Me gustaba aquel escrito (leer entrada anterior) por varias razones:
1ª. La palabra manifiesto no la había leído o escuchado en mucho tiempo referida a cuestiones culturales, casi reducida en la actualidad al ámbito del famoseo.
2ª. Se hablaba en él de la revalorización del arte, masacrado por una falsa o interesada lectura del impulso renovador de las vanguardias de principios de siglo y por una comercialización atroz (pasa igual que en el mercado literario: la rapidez que impone el implacable contrato acaba con la excelencia).
y 3ª. Por esta oración: “Arte y Literatura no tienen valor práctico, pero sí trascendente, no evaluable desde presupuestos exclusivamente comerciales”. Esta idea me hizo volver a pensar en que no todo el mundo puede valorar o apreciar estas dos disciplinas, tan denostadas últimamente, a pesar del acceso masivo a las mismas. Por otra parte, pensé, ¿qué valor tiene entonces el Arte en una sociedad materialista como la nuestra, en la que Van Gogh es más conocido, a pesar de su grandísimo arte, como el autor del cuadro más caro de la historia? [Paradoja: murió sin un céntimo en el bolsillo].
Me pareció interesante que un grupo de artistas y escritores reclamasen aún, en esta época individualista, el valor del Arte. Un rayo débil de optimismo traspasó mi corazón, escéptico y pesimista por naturaleza, aunque la herida fue tremenda cuando descubrí, tras las firmas de sus autores, el logotipo de una conocida empresa de refrescos que promocionaba el documento. Mi débil gozo en un oscuro y profundo pozo. Se criticaba la mercantilización del arte y la literatura desde el propio mercado. ¡Menudo chasco (o asco)!

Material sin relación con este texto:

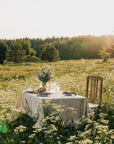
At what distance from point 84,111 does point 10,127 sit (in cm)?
168

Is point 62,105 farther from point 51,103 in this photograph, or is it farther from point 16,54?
point 16,54

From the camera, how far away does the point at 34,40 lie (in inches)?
2633

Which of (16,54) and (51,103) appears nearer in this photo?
(51,103)

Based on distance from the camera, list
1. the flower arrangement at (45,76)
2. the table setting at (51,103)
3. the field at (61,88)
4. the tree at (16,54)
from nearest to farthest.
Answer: the field at (61,88), the table setting at (51,103), the flower arrangement at (45,76), the tree at (16,54)

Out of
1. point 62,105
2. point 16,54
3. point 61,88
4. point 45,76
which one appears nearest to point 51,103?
point 62,105

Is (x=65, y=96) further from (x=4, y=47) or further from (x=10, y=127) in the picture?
(x=4, y=47)

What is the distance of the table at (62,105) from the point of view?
425 cm

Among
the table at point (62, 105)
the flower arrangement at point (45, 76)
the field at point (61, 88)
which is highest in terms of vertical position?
the flower arrangement at point (45, 76)

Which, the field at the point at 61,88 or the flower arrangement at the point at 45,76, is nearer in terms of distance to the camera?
the field at the point at 61,88

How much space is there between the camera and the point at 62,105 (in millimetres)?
4359

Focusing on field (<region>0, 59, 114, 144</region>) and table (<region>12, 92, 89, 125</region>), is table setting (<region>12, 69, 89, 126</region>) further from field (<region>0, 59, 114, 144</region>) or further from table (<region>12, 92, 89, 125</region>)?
field (<region>0, 59, 114, 144</region>)

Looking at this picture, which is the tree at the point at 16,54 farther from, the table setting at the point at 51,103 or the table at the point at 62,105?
the table at the point at 62,105

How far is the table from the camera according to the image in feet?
14.0

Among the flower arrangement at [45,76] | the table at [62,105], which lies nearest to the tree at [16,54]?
the flower arrangement at [45,76]
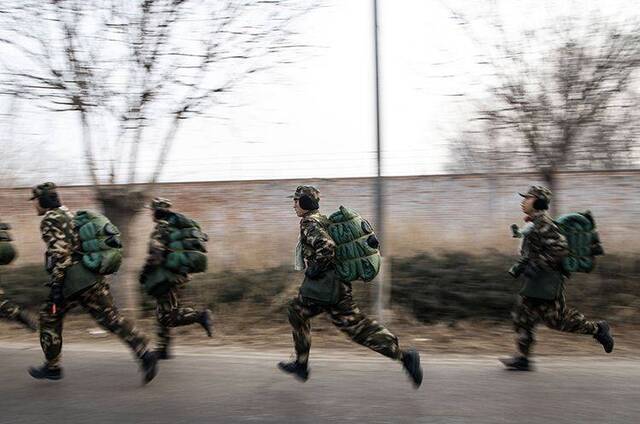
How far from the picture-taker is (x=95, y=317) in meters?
5.29

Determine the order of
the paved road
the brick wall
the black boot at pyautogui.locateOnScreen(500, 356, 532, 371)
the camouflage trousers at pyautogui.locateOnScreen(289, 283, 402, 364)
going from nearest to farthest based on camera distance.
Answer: the paved road < the camouflage trousers at pyautogui.locateOnScreen(289, 283, 402, 364) < the black boot at pyautogui.locateOnScreen(500, 356, 532, 371) < the brick wall

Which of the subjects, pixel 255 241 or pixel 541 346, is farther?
pixel 255 241

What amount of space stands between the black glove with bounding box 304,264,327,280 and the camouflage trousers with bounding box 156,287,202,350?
1.63 metres

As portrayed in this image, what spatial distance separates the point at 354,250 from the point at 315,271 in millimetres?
354

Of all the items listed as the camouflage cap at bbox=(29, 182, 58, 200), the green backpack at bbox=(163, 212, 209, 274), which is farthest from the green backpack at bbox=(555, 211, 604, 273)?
the camouflage cap at bbox=(29, 182, 58, 200)

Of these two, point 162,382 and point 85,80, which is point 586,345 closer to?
point 162,382

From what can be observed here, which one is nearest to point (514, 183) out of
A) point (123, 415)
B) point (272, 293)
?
point (272, 293)

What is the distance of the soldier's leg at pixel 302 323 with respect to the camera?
5.05m

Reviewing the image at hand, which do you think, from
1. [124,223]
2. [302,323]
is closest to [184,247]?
[302,323]

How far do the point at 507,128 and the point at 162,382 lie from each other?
18.1 ft

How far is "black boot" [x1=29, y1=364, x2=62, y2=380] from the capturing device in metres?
5.24

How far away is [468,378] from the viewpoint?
531cm

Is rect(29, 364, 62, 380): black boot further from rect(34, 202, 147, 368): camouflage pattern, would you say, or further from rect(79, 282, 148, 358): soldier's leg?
rect(79, 282, 148, 358): soldier's leg

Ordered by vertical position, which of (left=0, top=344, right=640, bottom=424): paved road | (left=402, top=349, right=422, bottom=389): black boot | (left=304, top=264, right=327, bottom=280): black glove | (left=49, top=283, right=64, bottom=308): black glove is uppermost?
(left=304, top=264, right=327, bottom=280): black glove
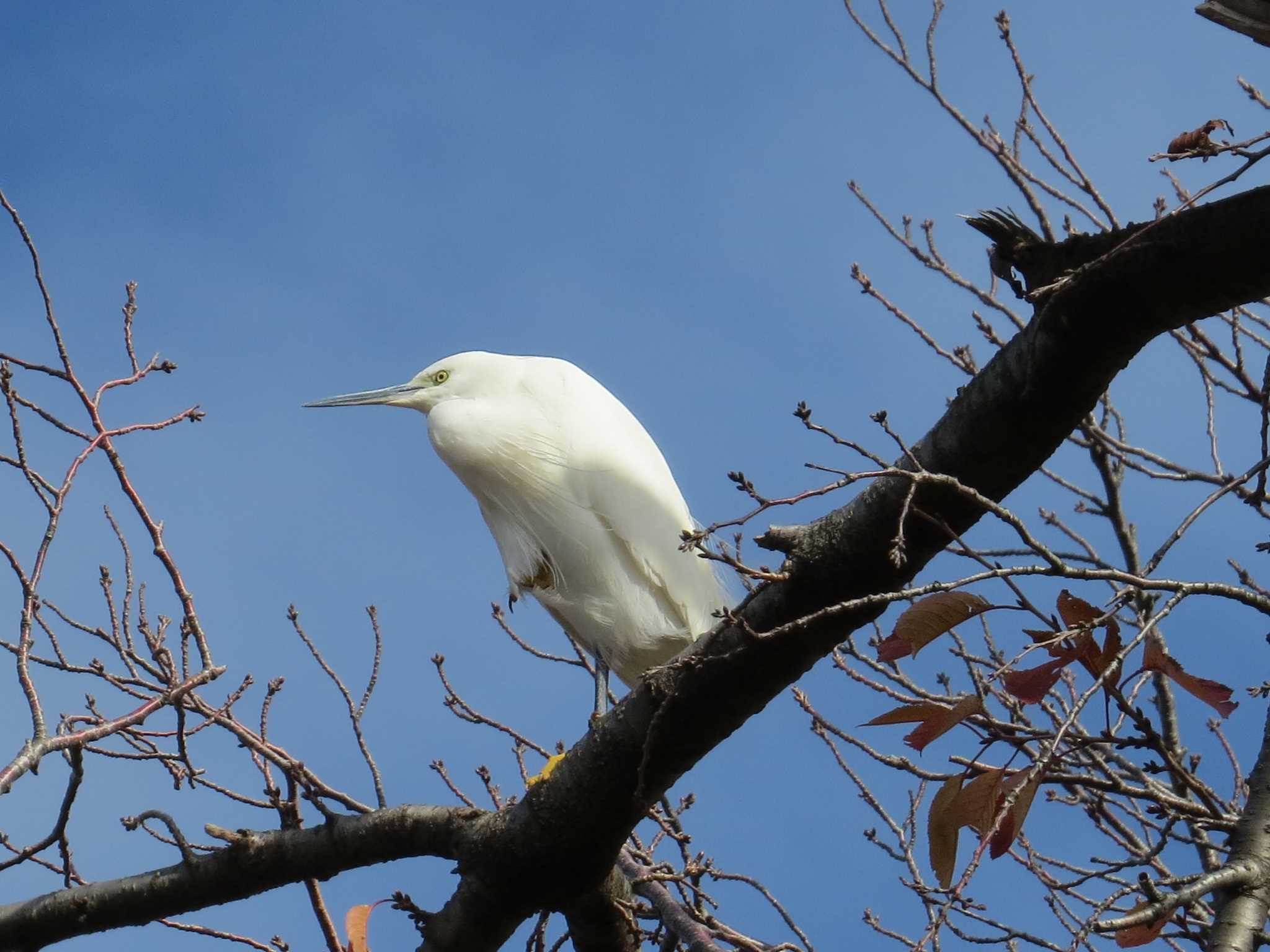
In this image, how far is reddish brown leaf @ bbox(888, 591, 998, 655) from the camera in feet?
5.73

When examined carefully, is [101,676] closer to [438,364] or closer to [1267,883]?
[438,364]

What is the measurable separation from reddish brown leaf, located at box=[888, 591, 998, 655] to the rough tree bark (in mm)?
112

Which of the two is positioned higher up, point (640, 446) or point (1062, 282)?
point (640, 446)

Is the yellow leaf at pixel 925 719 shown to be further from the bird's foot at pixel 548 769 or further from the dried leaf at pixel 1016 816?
the bird's foot at pixel 548 769

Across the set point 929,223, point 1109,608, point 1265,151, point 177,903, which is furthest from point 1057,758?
point 929,223

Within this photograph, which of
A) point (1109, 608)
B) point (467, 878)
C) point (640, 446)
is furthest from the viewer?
point (640, 446)

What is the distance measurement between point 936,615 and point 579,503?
3.13m

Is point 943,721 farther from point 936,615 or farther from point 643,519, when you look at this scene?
point 643,519

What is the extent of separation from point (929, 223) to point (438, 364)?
2.09 meters

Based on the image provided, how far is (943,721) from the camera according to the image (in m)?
1.78

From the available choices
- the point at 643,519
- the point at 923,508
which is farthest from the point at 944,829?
the point at 643,519

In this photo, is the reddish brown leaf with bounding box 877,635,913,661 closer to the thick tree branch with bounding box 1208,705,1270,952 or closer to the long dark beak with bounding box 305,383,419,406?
the thick tree branch with bounding box 1208,705,1270,952

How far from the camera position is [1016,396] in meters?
1.95

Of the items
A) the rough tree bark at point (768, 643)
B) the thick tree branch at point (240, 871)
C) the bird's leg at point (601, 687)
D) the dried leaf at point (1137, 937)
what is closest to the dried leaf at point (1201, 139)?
the rough tree bark at point (768, 643)
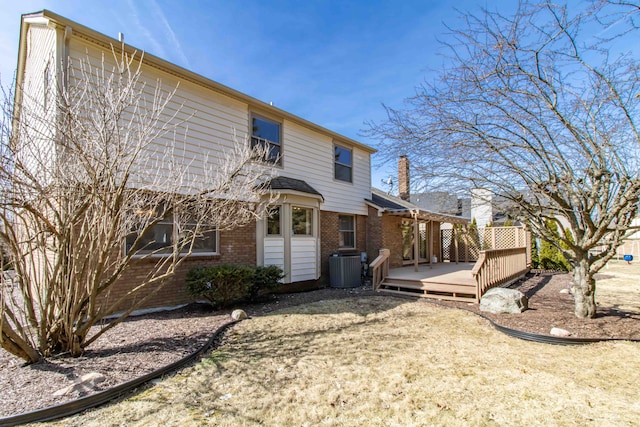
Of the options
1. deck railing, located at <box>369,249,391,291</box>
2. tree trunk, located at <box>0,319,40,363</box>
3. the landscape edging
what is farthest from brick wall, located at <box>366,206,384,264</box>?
tree trunk, located at <box>0,319,40,363</box>

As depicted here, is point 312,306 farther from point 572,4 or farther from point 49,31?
point 49,31

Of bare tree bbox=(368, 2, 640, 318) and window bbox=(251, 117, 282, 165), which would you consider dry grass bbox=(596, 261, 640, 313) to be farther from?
window bbox=(251, 117, 282, 165)

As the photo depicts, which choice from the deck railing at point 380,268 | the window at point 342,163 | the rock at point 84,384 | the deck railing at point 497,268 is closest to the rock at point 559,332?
the deck railing at point 497,268

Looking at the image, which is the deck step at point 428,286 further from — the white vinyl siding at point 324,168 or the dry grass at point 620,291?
the white vinyl siding at point 324,168

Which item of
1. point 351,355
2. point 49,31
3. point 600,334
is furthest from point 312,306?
point 49,31

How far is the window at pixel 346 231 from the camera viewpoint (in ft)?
38.5

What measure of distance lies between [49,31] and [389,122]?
21.9ft

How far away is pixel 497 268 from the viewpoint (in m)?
9.20

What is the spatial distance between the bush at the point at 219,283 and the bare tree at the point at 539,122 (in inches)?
164

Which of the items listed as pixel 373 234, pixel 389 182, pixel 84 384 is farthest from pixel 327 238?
pixel 84 384

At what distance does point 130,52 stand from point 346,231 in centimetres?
845

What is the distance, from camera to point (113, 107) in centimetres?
337

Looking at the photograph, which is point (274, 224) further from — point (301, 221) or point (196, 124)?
point (196, 124)

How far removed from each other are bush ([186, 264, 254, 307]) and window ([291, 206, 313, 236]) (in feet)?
8.49
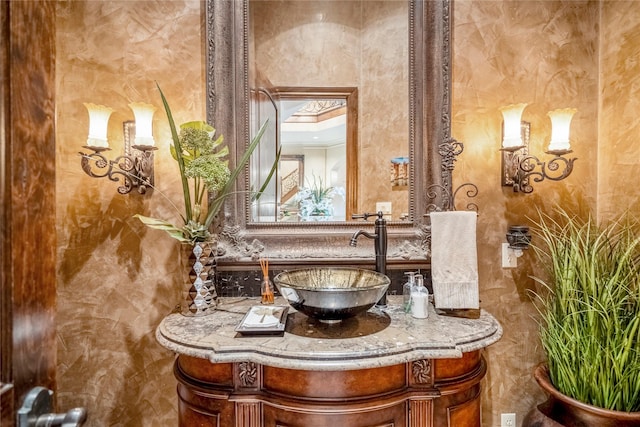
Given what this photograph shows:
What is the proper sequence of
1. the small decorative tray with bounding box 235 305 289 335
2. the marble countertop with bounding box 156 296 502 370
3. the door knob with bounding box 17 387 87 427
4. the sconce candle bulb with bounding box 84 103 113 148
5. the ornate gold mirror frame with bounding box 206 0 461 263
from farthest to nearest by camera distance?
the ornate gold mirror frame with bounding box 206 0 461 263
the sconce candle bulb with bounding box 84 103 113 148
the small decorative tray with bounding box 235 305 289 335
the marble countertop with bounding box 156 296 502 370
the door knob with bounding box 17 387 87 427

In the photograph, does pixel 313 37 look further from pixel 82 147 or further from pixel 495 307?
pixel 495 307

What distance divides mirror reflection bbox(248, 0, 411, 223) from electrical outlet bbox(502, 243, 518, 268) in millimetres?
535

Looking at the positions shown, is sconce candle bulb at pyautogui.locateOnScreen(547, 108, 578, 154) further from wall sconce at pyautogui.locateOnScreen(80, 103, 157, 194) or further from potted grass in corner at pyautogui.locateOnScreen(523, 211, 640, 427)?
wall sconce at pyautogui.locateOnScreen(80, 103, 157, 194)

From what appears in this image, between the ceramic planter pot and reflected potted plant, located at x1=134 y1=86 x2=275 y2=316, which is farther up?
reflected potted plant, located at x1=134 y1=86 x2=275 y2=316

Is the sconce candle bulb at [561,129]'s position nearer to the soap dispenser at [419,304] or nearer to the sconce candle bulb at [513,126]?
the sconce candle bulb at [513,126]

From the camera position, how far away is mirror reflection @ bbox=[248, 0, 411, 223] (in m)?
1.66

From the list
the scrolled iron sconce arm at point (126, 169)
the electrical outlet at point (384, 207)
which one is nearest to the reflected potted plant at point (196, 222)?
the scrolled iron sconce arm at point (126, 169)

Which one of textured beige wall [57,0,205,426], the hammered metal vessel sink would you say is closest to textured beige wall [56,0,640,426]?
textured beige wall [57,0,205,426]

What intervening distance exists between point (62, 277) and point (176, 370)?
0.86m

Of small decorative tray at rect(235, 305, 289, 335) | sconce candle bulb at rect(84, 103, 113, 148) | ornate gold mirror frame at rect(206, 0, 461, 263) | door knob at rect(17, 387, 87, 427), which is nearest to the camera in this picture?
door knob at rect(17, 387, 87, 427)

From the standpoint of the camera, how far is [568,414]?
1363 mm

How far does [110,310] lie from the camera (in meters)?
1.66

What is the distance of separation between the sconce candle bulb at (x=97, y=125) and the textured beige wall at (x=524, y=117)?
63.3 inches

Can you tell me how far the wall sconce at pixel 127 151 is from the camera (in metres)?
1.49
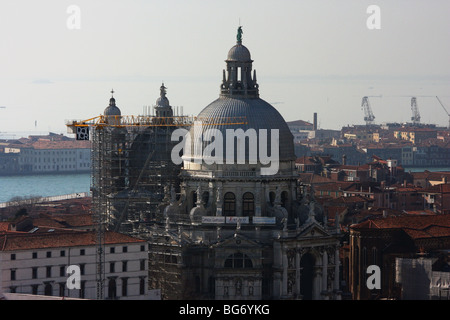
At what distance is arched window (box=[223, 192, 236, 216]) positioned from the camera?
62.8 meters

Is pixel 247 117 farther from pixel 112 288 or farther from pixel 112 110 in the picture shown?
pixel 112 110

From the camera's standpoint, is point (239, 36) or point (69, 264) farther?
point (239, 36)

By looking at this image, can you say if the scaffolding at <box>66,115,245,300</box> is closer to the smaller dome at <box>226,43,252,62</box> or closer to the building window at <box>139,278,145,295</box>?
the smaller dome at <box>226,43,252,62</box>

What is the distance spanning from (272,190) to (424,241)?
8194 mm

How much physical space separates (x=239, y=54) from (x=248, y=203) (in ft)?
20.3

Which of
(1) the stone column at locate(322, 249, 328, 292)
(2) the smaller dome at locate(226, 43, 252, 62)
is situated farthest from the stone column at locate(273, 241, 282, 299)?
(2) the smaller dome at locate(226, 43, 252, 62)

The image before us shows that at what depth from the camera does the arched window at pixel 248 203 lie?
206 feet

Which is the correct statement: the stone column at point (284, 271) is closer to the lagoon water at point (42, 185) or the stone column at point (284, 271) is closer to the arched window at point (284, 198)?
the arched window at point (284, 198)

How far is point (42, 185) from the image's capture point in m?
162

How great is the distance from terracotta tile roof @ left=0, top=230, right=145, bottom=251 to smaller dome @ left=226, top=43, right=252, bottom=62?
9254 millimetres

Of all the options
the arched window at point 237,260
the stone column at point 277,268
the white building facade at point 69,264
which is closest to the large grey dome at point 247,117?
the stone column at point 277,268

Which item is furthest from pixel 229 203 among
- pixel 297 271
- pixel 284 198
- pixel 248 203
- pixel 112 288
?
pixel 112 288
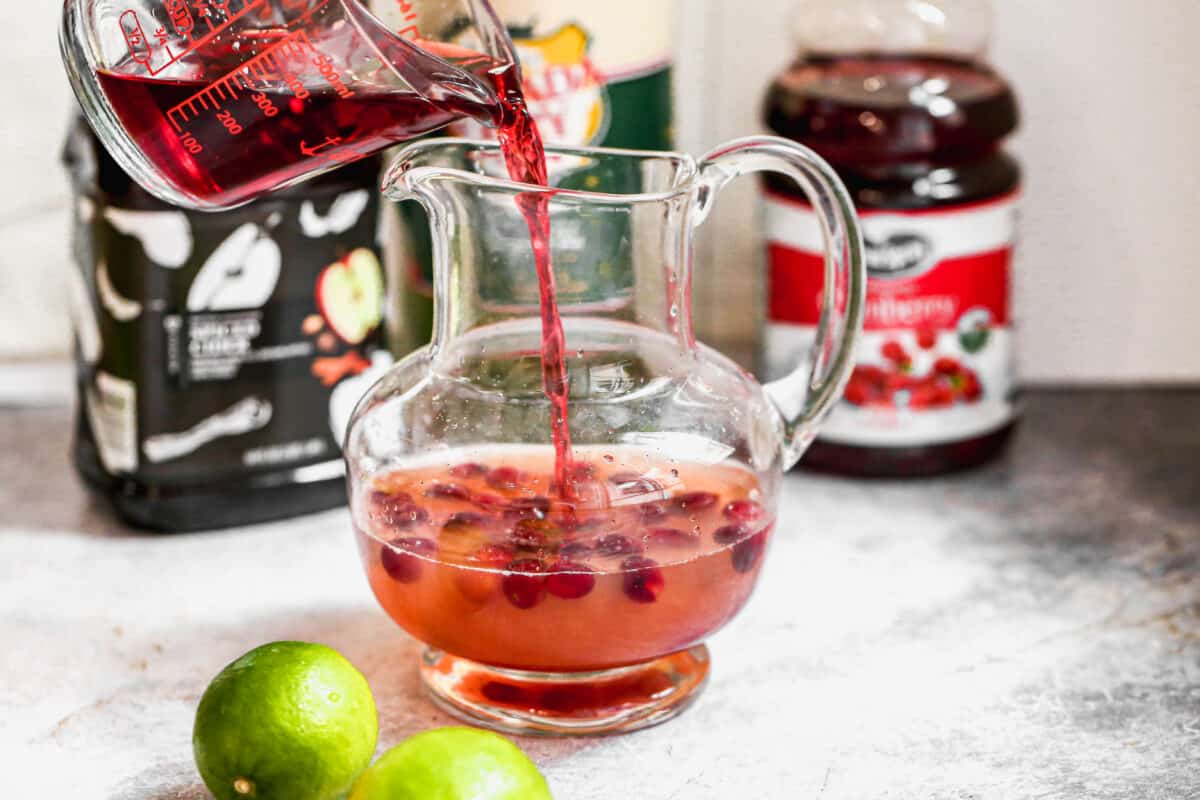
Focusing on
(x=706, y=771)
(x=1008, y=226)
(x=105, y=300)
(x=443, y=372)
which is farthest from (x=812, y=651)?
(x=105, y=300)

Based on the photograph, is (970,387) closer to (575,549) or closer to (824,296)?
(824,296)

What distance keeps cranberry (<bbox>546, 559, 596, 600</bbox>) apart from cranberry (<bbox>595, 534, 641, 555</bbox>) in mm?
14

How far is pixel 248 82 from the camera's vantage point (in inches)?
30.8

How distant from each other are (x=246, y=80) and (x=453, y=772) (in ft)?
1.22

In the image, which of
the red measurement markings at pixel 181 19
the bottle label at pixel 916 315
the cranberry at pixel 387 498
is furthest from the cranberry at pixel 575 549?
the bottle label at pixel 916 315

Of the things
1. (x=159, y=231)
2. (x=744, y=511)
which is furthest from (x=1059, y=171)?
(x=159, y=231)

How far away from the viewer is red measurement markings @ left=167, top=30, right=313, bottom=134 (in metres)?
0.78

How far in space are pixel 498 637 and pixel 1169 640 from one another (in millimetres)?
467

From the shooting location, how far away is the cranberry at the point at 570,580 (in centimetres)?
79

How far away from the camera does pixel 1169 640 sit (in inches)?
39.0

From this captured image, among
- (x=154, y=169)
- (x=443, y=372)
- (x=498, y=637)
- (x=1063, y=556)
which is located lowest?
(x=1063, y=556)

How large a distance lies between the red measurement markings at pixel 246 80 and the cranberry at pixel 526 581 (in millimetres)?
274

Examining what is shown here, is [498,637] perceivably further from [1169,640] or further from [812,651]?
[1169,640]

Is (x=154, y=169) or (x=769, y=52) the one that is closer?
(x=154, y=169)
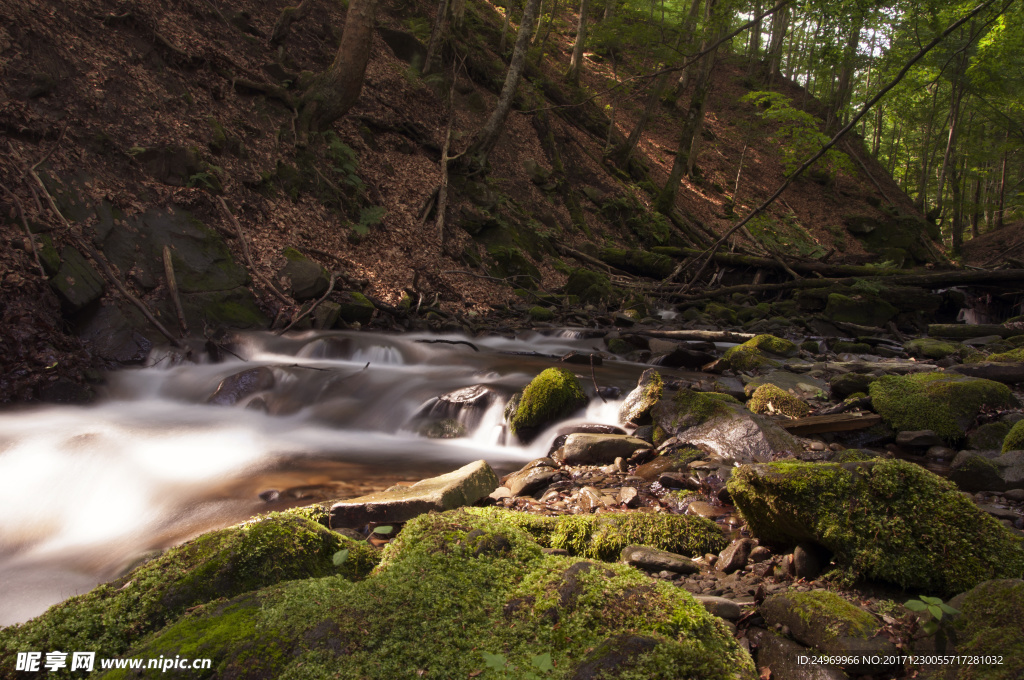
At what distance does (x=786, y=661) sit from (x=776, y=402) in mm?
4775

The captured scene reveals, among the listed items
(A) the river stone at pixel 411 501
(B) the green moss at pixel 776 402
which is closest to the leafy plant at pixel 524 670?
(A) the river stone at pixel 411 501

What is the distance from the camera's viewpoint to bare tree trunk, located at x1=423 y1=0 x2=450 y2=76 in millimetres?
16875

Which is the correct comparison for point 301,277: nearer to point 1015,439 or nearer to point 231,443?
point 231,443

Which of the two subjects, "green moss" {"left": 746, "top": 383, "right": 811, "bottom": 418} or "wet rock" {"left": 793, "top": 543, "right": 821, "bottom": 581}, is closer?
"wet rock" {"left": 793, "top": 543, "right": 821, "bottom": 581}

Pero, ¿y mi narración? Igual que su protagonista, yo había perdido el hilo inicial que me llevó a escribirla. La tarde de otoño que me inspiró inicialmente me parecía ya muy lejana, y la idea que me vino entonces de escribir una novela se difuminaba entre un maremagno de palabras repetidas. Quizás me iba a convertir de verdad en un escritor del No.
En realidad, del único tema del que un escritor puede hablar es de la vida en general y sus accidentes en particular. La vida..., todo aquello que no es literatura. Son procesos parecidos en mi mente Vida y Literatura: cuando vivo escribo mentalmente mis vivencias, y cuando escribo degusto intensamente la vida en su esencialidad, en el néctar falseado y denso de mis sensaciones, el cual es producido por las palabras con las que me embriago.
O sea, si solo puedo hablar de la vida (nada más y nada menos), que es algo ajeno a mi literatura, únicamente me quedan dos opciones (manía disyuntiva la mía):
A). Escribir sobre la inefabilidad de las experiencias mundanas vividas por mí (si definimos lo inefable como experiencia que no se puede transmitir, en el sentido de hacer sentir).
B). El No del escritor.
Otra tercera opción es la que hasta ahora sigo: seguir escribiendo aunque sepa, como mi protagonista, que no tiene ningún sentido hacerlo.
Lo demás, como dice Shakespeare, es silencio, es la nada o el No a todo (a veces van unidos el No a escribir y el No a vivir). Pero, ¿por qué los seres humanos nos empeñamos en rellenar anaqueles de librerías, casas y bibliotecas con libros y más libros en una cadena interminable desde hace siglos?, ¿por qué o para qué esta biblioteca de Babel que recorre los siglos? ¿Por qué tantas palabras? Quizá la respuesta correcta sea la misma que la de aquel escalador al que le preguntaron por qué subía tantas montañas: “porque están ahí”.